In the Title VII and TCHRA context, the phrase "prima facie" case denotes the establishment of a legally mandatory, rebuttable presumption. See Texas Dep't of Cmty. Affairs v. Burdine, 450 U.S. 248, 254 n.1 (1981).

For example in McDonnell Douglas, a case in which the plaintiff alleged that he was not hired because of his race and the position remained unfilled, the Court stated that the plaintiff must establish that (1) he belongs to a racial minority, (2) he applied for and was qualified for a job for which the employer was seeking applications, (3) despite his qualifications he was rejected, and (4) after his rejection the position remained open and the employer continued to seek applicants from persons of complainant's job qualifications. McDonnell Douglas Corp. v. Green, 411 U.S. 792, 802 (1973).

The McDonnell Douglas presumption, therefore, is "merely an evidence-producing mechanism that can aid the plaintiff in his ultimate task of proving illegal discrimination." Wright, 187 F.3d at 1293. "The prima facie case 'raises an inference of discrimination only because we presume these acts, if otherwise unexplained, are more likely than not based on the consideration of impermissible factors.'" Garcia, 372 S.W.3d at 634 (quoting Furnco Constr. Corp. v. Waters, 438 U.S. 567, 577 (1978)). The presumption is rebutted and eliminated when the defendant articulates a legitimate, non-discriminatory reason for the adverse employment action. At that point, "the case is placed back into the traditional framework—in other words, the plaintiff still bears the burden of proving that, more probably than not, the employer took an adverse employment action against him on the basis of a protected personal characteristic." Wright, 187 F.3d at 1291 (citing St. Mary's Honor Ctr. v. Hicks, 509 U.S. 502, 206-08 (1993)).

As the Wright court observed, the McDonnell Douglas presumption "has made the plaintiff's task somewhat easier: The plaintiff now has evidence of the employer's proffered reasons for the adverse employment action, and can attempt to show that these proffered reasons are a pretext for discrimination." Wright v. Southland Corp., 187 F.3d 1287, 1291 (11th Cir. 1999); see also St. Mary's Honor Ctr. v. Hicks, 509 U.S. 502, 516-17 (1993) ("[P]roving the employer's [proffered] reason false becomes part of (and often considerably assists) the greater enterprise of proving that the real reason was intentional discrimination.").

> **Problems**:
**1)** In the excerpt on the McDonnell Douglas presumption, what rebuts and eliminates the presumption?
**2)** Write a continuation of the excerpt on the McDonnell Douglas presumption, starting after its final sentence.
The items are separate material with no tie to the excerpt on the McDonnell Douglas presumption.

> **Extracted data**:
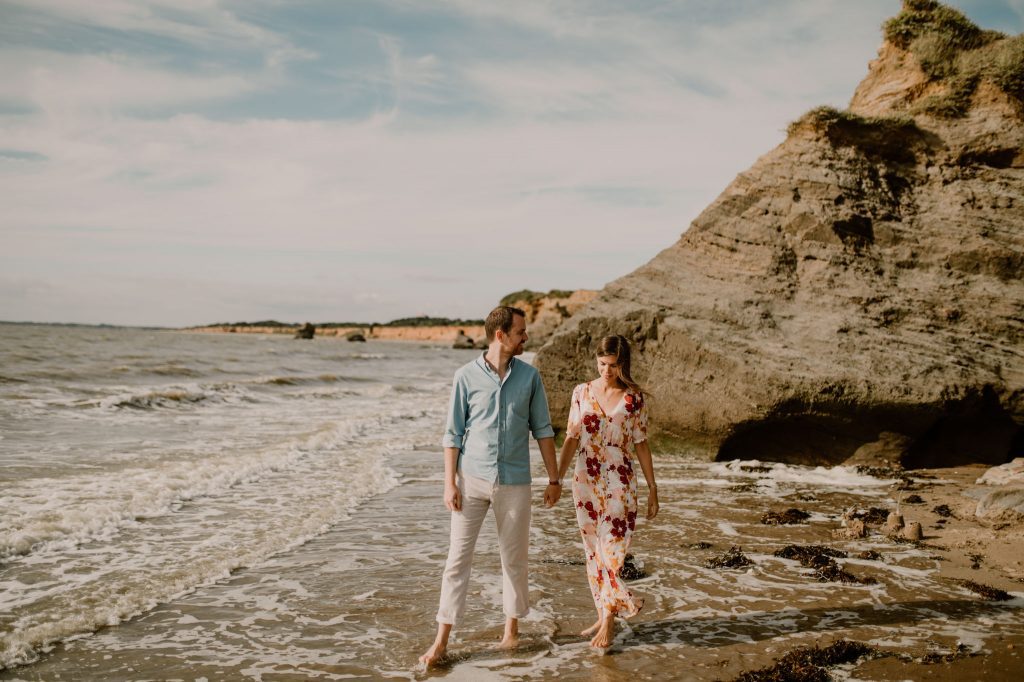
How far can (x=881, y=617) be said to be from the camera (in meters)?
5.27

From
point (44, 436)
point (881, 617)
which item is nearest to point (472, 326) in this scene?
point (44, 436)

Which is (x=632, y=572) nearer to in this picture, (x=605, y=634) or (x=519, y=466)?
(x=605, y=634)

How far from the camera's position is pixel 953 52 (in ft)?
47.1

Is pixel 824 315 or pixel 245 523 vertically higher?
pixel 824 315

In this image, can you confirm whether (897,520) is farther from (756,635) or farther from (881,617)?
(756,635)

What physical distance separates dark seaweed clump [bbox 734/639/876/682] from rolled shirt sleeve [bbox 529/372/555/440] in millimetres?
1873

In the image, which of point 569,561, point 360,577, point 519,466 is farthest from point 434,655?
point 569,561

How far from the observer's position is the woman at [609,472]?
4918 millimetres

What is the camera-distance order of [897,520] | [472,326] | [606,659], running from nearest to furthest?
[606,659] < [897,520] < [472,326]

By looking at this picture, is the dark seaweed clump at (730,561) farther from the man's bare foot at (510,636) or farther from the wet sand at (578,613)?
the man's bare foot at (510,636)

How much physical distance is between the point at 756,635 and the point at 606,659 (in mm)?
1122

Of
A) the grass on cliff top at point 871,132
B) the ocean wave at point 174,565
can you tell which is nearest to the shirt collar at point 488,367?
the ocean wave at point 174,565

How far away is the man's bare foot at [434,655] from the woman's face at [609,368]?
6.74 ft

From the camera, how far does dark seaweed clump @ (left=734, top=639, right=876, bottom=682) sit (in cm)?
429
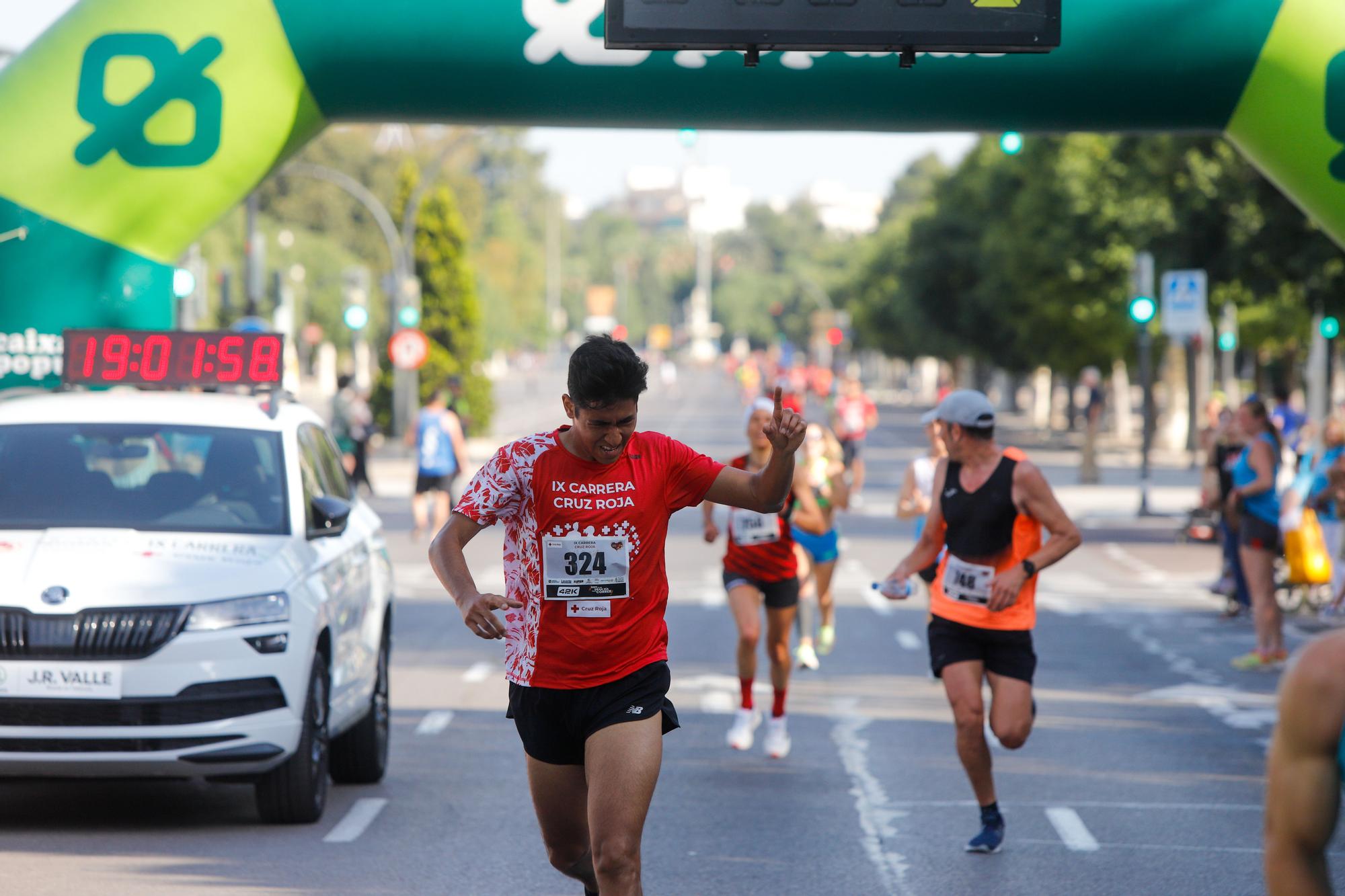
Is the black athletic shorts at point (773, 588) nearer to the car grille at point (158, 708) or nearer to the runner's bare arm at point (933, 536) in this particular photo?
the runner's bare arm at point (933, 536)

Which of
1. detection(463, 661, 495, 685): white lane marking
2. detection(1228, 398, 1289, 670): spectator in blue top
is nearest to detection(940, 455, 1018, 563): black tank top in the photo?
detection(463, 661, 495, 685): white lane marking

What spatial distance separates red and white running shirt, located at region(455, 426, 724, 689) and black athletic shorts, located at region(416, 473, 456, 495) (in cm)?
1715

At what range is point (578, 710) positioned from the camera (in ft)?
18.0

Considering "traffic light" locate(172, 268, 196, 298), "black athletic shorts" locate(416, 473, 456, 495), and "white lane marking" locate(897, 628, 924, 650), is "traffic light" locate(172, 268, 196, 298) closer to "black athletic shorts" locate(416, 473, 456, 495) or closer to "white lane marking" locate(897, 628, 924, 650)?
"white lane marking" locate(897, 628, 924, 650)

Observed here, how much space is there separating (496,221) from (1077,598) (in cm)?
10133

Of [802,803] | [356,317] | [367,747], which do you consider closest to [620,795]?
[802,803]

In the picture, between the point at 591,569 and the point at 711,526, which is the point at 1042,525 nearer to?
the point at 711,526

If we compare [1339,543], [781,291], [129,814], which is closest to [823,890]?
[129,814]

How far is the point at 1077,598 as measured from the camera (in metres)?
19.0

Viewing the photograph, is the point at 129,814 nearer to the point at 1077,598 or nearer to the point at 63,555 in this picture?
the point at 63,555

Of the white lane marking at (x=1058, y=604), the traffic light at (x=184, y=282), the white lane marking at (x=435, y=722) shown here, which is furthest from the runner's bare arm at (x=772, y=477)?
the white lane marking at (x=1058, y=604)

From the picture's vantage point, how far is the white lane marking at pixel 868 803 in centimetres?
775

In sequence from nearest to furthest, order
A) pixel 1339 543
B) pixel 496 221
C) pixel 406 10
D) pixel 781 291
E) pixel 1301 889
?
1. pixel 1301 889
2. pixel 406 10
3. pixel 1339 543
4. pixel 496 221
5. pixel 781 291

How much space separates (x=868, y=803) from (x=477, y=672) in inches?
199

> **Answers per task**:
**1)** The defendant articulating a legitimate, non-discriminatory reason for the adverse employment action.

**2)**
To state a claim of conduct that would violate the TCHRA and thereby waive the Department's sovereign immunity, Latting was required to plead facts demonstrating that the Department took an adverse employment action against Latting because of her race. See Tex. Lab. Code § 21.051. In her petition, Latting alleged that she (1) is a member of a protected class; (2) was discharged; (3) was qualified for the position from which she was discharged; and (4) was replaced by someone outside the protected class. Relying on Baker v. Gregg Cty., 33 S.W.3d 72, 80 (Tex. App.—Texarkana 2000, pet. dism'd), Latting asserts that these allegations constitute a "prima facie" case of race discrimination. This, she contends, raised a presumption of discrimination and, consequently, she stated a claim under the TCHRA that waives the Department's immunity.

The Department, however, argued and presented evidence to the trial court that the termination of Latting's employment was not because of her race but instead resulted from a reorganization of the Department in early January as Commissioner Miller was assuming his new role and assembling the Department's management team. The Department's evidence included the affidavit of Commissioner Miller, who averred in pertinent part:

I was elected Agriculture Commissioner in November 2014. As I worked with my transition team, I learned of problems in [the Department's] Financial Services Division. The Financial Services Division had submitted an incorrect Legislative Appropriations Request ("LAR") to the Legislative Budget Board ("LBB"). I had heard that because the Financial Services Division was failing to timely answer the LBB's questions about the LAR, [the Department] was at risk of getting a "zeroed-
out" budget from the LBB (meaning no money being initially appropriated for [the Department] in the 2015 legislative session, so we would need to fight for every dollar of agency funding).

After the December 23, 2014 meeting, my staff and I learned more information about how badly the Financial Services Division had been mismanaged. At some point I learned that [the Department's] proposed budget was $7-8 million in the red, and another $8-10 million used for the budget had actually come from "salary savings," even though [the Department] had around 100 vacancies it needed to fill.

I became so concerned about this financial mismanagement being blamed on my administration that I asked the state auditor to audit my own agency. The state auditor eventually issued a report identifying some issues with financial reporting and contract management in the Financial Services Division.

I soon came to believe that a complete change of the Financial Services Division's leadership was necessary, and that also included both the CFO and the Deputy CFO. Because the 2015 legislative session was starting soon (with the budget as the first item to be taken up), I needed to find an experienced CFO to fix the mess as soon as possible. I asked my friend Terry Keel for recommendations.

Mr. Keel recommended Diana Warner, his prior CFO when he was Executive Director at [the Texas Facilities Commission].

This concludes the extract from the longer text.